Некоторые даже ехидничали, говорили: «Ангел прилетел к нему в космосе и сказал, что празднуется Тысячелетие. Поэтому он и узнал». А на самом деле все просто — у него был церковный календарь. Мы Володе потом передали иконы князя Владимира, Даниила Московского, Святой Троицы.
Подъезд, в котором все умерли
— Удивительная история. Выходит, многие советские космонавты были верующими людьми?
— Трудно сказать, я обо всех говорить не могу. Среди моих близких знакомых неверующих не было. Почему? Потому что у нас были общие интересы, потому что мы все задавались вопросами о Православии, Церкви, Боге. Многие знали, что я верующий. Ну да, на меня в советское время многие со стороны смотрели как на блаженного. Чего это его тянет то в Лавру, то в Данилов монастырь, то еще куда-нибудь? Но я был верующим человеком с детства. Я ведь еще в блокадном Ленинграде молился Богу о том, чтобы мои родители были живы!
Когда мы жили в Ленинграде, мама водила меня в храм, в том числе, в Александро-Невскую лавру.
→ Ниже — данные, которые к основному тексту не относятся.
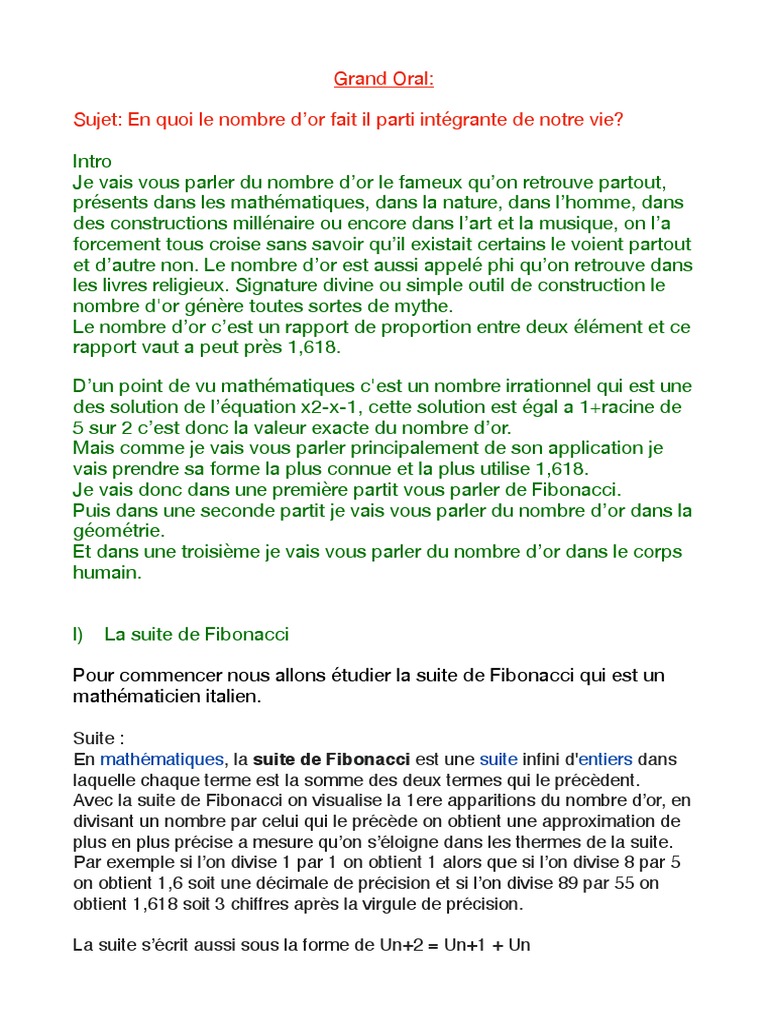 Grand Oral:

Sujet: En quoi le nombre d'or fait il parti intégrante de notre vie?

Intro
Je vais vous parler du nombre d'or le fameux qu'on retrouve partout, présents dans les mathématiques, dans la nature, dans l'homme, dans des constructions millénaire ou encore dans l'art et la musique, on l'a forcement tous croise sans savoir qu'il existait certains le voient partout et d'autre non. Le nombre d'or est aussi appelé phi qu'on retrouve dans les livres religieux. Signature divine ou simple outil de construction le nombre d'or génère toutes sortes de mythe.
Le nombre d'or c'est un rapport de proportion entre deux élément et ce rapport vaut a peut près 1,618.

D'un point de vu mathématiques c'est un nombre irrationnel qui est une des solution de l'équation x2-x-1, cette solution est égal a 1+racine de 5 sur 2 c'est donc la valeur exacte du nombre d'or.
Mais comme je vais vous parler principalement de son application je vais prendre sa forme la plus connue et la plus utilise 1,618.
Je vais donc dans une première partit vous parler de Fibonacci.
Puis dans une seconde partit je vais vous parler du nombre d'or dans la géométrie.
Et dans une troisième je vais vous parler du nombre d'or dans le corps humain.

I) La suite de Fibonacci

Pour commencer nous allons étudier la suite de Fibonacci qui est un mathématicien italien.

Suite :
En mathématiques, la suite de Fibonacci est une suite infini d'entiers dans laquelle chaque terme est la somme des deux termes qui le précèdent.
Avec la suite de Fibonacci on visualise la 1ere apparitions du nombre d'or, en divisant un nombre par celui qui le précède on obtient une approximation de plus en plus précise a mesure qu'on s'éloigne dans les thermes de la suite.
Par exemple si l'on divise 1 par 1 on obtient 1 alors que si l'on divise 8 par 5 on obtient 1,6 soit une décimale de précision et si l'on divise 89 par 55 on obtient 1,618 soit 3 chiffres après la virgule de précision.

La suite s'écrit aussi sous la forme de Un+2 = Un+1 + Un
Это место произвело на меня сильное впечатление и когда позже я узнал, что в Подмосковье тоже есть Лавра, я всеми силами стремился в нее попасть. Моя мечта осуществилась в 1962 году, когда я начал работать в Академии.
— Вы упомянули о вашем блокадном детстве… Расскажите, что с вами тогда произошло? Как удалось выжить?
— На весь большой подъезд в нашем доме — я абсолютно один остался, все умерли! Отец был на Ленинградском фронте, а маму вывезли через Ладогу, после того как она в городе потеряла сознание от голода. И все равно я не терял веры, я молился, я чувствовал, что Господь меня не оставит. Так оно и получилось: из блокадного Ленинграда меня вывезли зенитчицы 25 января 1942 года. Увидели, что я совсем один, накормили, обогрели и посадили в машину. Вначале эвакуировали в Казахстан, в детский дом, там меня мама и нашла.
Именно в том пустом подъезде, среди замерзших трупов, которые лежали, как дрова, я впервые по-настоящему глубоко ощутил, что Господь меня слышит. Без Его помощи я бы не выжил.